◆ **Task**: Reproduce the scraping code starting at the words "# Read each" and stopping after "Czech (linguatools) website.", renaming "article" to "entry" throughout.

◆ **Text shown**:
In [1]:
import requests
from bs4 import BeautifulSoup
from typing import Dict, Any, List
import time
import json

# Read each page of linguatools

In [23]:
def safe_extract(element, default=''):
    return element.text.strip() if element else default

def scrape_linguatools_translation(url: str) -> Dict[str, Any]:
    """
    Scrapes an article from the Tibetan English Czech (linguatools) website.

    Args:
    url (str): The URL of the linguatools to scrape.

    Returns:
    Dict[str, Any]: A dictionary containing the scraped information and status details.
    """
    headers = {
        'User-Agent': 'Mozilla/5.0 (Windows NT 10.0; Win64; x64) AppleWebKit/537.36 (KHTML, like Gecko) Chrome/91.0.4472.124 Safari/537.36'
    }
    
    each_data_empty = {
        "English": {
                'Word': "",
                'POS': "",
                'Sentence': ""

◆ **Given information**:
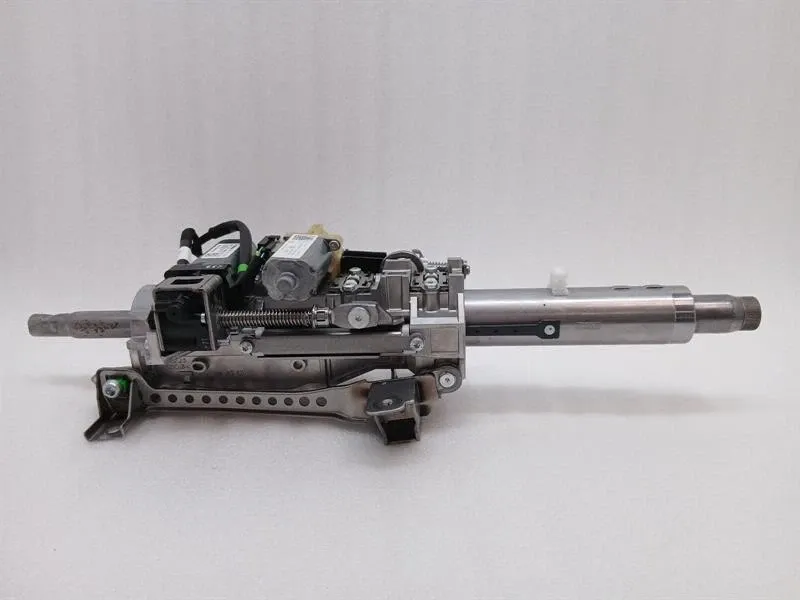 Porsche 911 992 Steering Column 992419506AD Steering Column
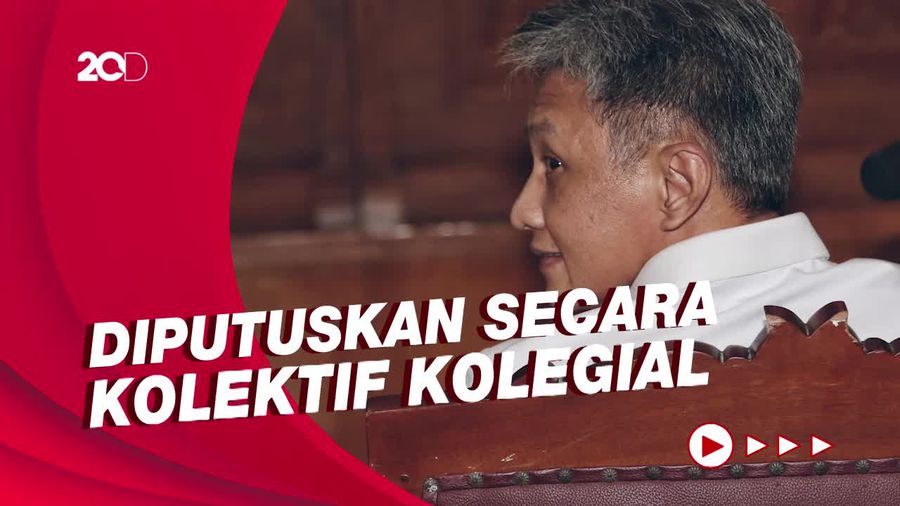 Brigjen Hendra Kurniawan Dipecat Secara Tak Hormat!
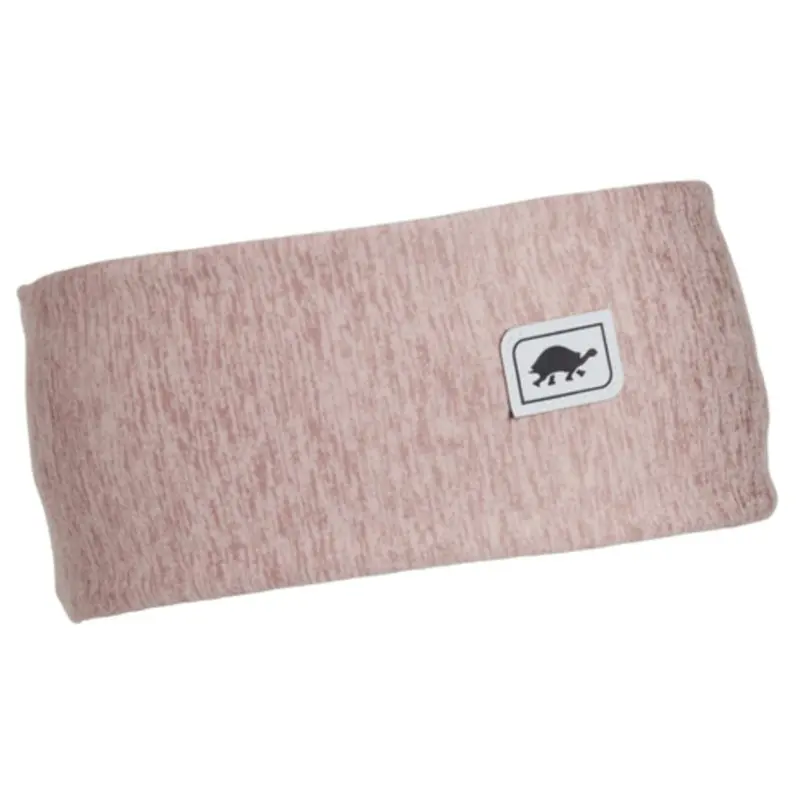 

I`m With the Band Wide Headband, Sports Running Hairband, Rosewood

◆ **Solution for this problem**:
# Read each page of linguatools

In [23]:
def safe_extract(element, default=''):
    return element.text.strip() if element else default

def scrape_linguatools_translation(url: str) -> Dict[str, Any]:
    """
    Scrapes an entry from the Tibetan English Czech (linguatools) website.